FSPECP allows to set whether the component is to calculate the pressure increase or the mass flow, or none of these.
Which variants are available depends on the load case (design or off-design) and the calculation mode (FCALC). (see below)
The flag FSPECH allows to set whether the efficiency is to be used or calculated. Normally (FSPECH=0) the behaviour of the component is calculated by means of the efficiency. In identification mode (FSPECH<0), the current condition of the pump is identified, i.e. the efficiency is determined by specifying the output (FSPECH=-1) or the outlet temperature (FSPECH=-2) in order to be able to determine a performance factor for the pump.
The power intake is calculated on the basis of an isentropic compression as a rule. If this is not possible (e.g. in the case of oil), the calculation is effected from the density and the pressure difference.
Losses
Both constant and output-dependent mechanical losses can be considered. The specification value QLOSSM is used for the constant losses. The output-dependent losses result from the mechanical efficiency ETAMN.
The sequence in which the proportional and the constant fraction are considered depends on the direction of the energy flow.
If both a mechanical efficiency ETAMN and a constant loss QLOSSM are specified, the two are combined as follows:
Q_gross = ( Q_net + QLOSSM) / ETAMN
The result value QLOSS comprises the entire (load-independent and load-dependent) loss
QLOSS = Q_gross – Q_net
The result value ETAM contains both fractions (as in the case of Component 6), as ETAM is defined by
ETAM = Q_net / Q_gross
If a QLOSSM > 0 is specified, ETAM thus no longer equals ETAMN but is accordingly smaller (by QLOSSM/heat input).
Efficiency control
To make the efficiency (as variation quantity) accessible from the outside (for closed-loop control or reconciliation), it can be specified as enthalpy on the logic inlet (Pin 4).
To do so, the flag
• FVALETAI=2
has to be set.
The activation of this logic line can also be made conditional on the mode of calculation. This way, this feature can also be used for designs without having to switch manually all the time. For this, the flag FVALETAI features the settings
• FVALETAI=4: use logic line in design mode, use specification value in off-design
• FVALETAI=5: use specification value in design mode, use logic line in off-design
For reasons of compatibility, the obsolete setting FVALETAI=1 is still available, where an indexed measured value (specification value FIND) is placed on an auxiliary line and the same index must then be entered in the component as specification value IPS.
Shaft inlet (Pin 6)
Component 8 features a mechanical shaft as inlet (optional Pin 6). This allows to model the case that several pumps are located on one common shaft.
If this pin is used, the shaft power has to be specified on it. This power will then be added to the power required by the pump and the total will be output on Pin 3.
In default form, the optional shaft inlet is located in the same position as the likewise optional outlet for the recirculation (Pin 5). If both pins are to be used simultaneously, it is possible to shift the view to Form 2 where Pin 5 is located next to Pin 6.

- PROVIDED MATERIAL -
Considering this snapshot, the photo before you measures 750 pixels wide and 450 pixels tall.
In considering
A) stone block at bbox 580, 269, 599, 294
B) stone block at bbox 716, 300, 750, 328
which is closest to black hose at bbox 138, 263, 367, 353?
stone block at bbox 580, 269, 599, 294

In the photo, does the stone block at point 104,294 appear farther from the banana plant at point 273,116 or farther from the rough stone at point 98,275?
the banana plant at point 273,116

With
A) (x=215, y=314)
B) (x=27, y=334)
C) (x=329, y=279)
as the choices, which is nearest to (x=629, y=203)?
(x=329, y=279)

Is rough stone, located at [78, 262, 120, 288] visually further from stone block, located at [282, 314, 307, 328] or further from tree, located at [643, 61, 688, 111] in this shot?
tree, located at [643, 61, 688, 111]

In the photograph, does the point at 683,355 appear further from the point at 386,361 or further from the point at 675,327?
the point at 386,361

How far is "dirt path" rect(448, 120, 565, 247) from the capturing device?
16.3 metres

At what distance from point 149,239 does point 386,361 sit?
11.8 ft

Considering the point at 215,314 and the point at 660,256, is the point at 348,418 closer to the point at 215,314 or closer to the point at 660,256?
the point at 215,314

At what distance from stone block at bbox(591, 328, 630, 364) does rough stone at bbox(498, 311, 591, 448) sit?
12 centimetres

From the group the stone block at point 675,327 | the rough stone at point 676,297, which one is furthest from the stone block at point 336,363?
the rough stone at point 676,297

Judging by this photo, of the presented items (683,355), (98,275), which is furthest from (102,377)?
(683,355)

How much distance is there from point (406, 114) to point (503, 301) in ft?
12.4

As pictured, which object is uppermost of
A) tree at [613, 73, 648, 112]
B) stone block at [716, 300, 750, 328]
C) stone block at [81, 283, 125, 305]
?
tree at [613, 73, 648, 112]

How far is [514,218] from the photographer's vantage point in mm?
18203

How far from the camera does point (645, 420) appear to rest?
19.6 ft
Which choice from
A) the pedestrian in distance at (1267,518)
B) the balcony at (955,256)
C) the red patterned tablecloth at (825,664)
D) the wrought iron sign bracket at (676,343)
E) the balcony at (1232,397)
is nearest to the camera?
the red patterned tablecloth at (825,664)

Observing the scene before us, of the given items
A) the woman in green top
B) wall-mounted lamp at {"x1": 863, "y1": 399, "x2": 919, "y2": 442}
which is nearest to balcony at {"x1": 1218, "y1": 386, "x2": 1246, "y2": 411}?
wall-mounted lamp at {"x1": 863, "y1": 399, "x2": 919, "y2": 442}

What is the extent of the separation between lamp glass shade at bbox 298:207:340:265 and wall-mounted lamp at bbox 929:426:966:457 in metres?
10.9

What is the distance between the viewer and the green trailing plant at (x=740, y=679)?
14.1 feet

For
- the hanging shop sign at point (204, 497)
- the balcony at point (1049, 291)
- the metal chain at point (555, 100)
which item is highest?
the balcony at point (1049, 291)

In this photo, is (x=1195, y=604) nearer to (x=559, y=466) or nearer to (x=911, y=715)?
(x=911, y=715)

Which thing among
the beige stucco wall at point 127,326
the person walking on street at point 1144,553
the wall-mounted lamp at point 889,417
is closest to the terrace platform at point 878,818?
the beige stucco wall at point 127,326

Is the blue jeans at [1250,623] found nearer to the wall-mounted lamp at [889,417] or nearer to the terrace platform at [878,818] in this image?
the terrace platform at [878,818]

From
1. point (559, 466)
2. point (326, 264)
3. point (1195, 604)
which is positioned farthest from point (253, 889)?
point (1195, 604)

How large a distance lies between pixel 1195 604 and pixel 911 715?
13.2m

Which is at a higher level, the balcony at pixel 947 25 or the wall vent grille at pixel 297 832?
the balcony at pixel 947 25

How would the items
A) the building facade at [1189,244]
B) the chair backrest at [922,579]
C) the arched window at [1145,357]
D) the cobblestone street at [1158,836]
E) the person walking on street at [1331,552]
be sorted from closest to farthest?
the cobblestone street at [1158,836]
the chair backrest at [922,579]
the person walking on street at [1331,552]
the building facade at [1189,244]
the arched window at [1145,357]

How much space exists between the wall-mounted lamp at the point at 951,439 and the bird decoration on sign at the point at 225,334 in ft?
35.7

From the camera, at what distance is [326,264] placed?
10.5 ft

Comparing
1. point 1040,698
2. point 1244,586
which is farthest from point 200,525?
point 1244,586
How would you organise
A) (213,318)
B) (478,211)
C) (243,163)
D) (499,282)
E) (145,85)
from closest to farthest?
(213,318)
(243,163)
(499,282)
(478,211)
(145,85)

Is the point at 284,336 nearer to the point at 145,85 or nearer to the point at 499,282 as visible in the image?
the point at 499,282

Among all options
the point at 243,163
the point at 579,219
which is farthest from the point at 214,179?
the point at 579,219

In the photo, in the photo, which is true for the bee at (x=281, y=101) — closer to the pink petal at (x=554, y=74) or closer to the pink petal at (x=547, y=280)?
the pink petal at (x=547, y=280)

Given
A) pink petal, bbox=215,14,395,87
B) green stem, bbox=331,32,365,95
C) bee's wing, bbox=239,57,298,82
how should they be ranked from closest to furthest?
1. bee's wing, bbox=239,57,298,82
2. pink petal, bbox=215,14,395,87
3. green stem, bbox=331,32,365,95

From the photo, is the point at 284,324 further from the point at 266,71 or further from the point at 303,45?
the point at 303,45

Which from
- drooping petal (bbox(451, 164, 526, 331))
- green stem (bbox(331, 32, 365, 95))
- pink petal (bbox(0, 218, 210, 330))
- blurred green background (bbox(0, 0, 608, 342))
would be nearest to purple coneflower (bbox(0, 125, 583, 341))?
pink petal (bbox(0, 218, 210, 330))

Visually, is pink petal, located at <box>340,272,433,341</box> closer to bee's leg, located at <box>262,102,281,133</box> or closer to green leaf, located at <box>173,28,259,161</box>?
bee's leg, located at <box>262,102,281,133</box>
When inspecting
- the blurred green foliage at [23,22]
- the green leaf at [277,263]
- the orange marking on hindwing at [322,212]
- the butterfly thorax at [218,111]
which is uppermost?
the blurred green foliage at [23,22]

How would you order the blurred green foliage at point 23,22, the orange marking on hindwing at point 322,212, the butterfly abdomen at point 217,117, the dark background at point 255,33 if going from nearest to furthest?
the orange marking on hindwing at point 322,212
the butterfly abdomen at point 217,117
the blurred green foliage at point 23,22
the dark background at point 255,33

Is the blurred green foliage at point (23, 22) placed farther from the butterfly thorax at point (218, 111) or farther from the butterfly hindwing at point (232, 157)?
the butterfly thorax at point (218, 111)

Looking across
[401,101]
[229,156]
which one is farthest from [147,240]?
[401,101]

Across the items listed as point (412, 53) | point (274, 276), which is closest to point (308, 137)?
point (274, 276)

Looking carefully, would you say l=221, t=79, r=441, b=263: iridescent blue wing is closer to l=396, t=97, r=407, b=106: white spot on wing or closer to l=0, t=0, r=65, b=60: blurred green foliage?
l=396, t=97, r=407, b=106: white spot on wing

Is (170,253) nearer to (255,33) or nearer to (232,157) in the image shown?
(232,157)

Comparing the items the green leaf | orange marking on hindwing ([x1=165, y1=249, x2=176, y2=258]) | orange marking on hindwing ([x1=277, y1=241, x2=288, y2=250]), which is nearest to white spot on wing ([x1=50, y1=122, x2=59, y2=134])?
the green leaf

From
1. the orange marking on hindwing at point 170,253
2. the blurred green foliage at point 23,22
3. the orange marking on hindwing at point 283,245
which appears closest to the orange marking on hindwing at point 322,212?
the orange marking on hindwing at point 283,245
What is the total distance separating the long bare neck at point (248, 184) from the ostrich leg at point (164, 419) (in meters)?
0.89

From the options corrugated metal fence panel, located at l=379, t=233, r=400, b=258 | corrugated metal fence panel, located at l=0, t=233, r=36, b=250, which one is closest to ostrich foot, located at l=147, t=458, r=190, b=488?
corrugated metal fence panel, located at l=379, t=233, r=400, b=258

- WHAT TO PRODUCE -
Can you quote the pump component text starting at "If both a mechanical" and ending at "(by QLOSSM/heat input)."? Work from the pump component text by itself, not the records.

- WRITTEN RESPONSE -
If both a mechanical efficiency ETAMN and a constant loss QLOSSM are specified, the two are combined as follows:
Q_gross = ( Q_net + QLOSSM) / ETAMN
The result value QLOSS comprises the entire (load-independent and load-dependent) loss
QLOSS = Q_gross – Q_net
The result value ETAM contains both fractions (as in the case of Component 6), as ETAM is defined by
ETAM = Q_net / Q_gross
If a QLOSSM > 0 is specified, ETAM thus no longer equals ETAMN but is accordingly smaller (by QLOSSM/heat input).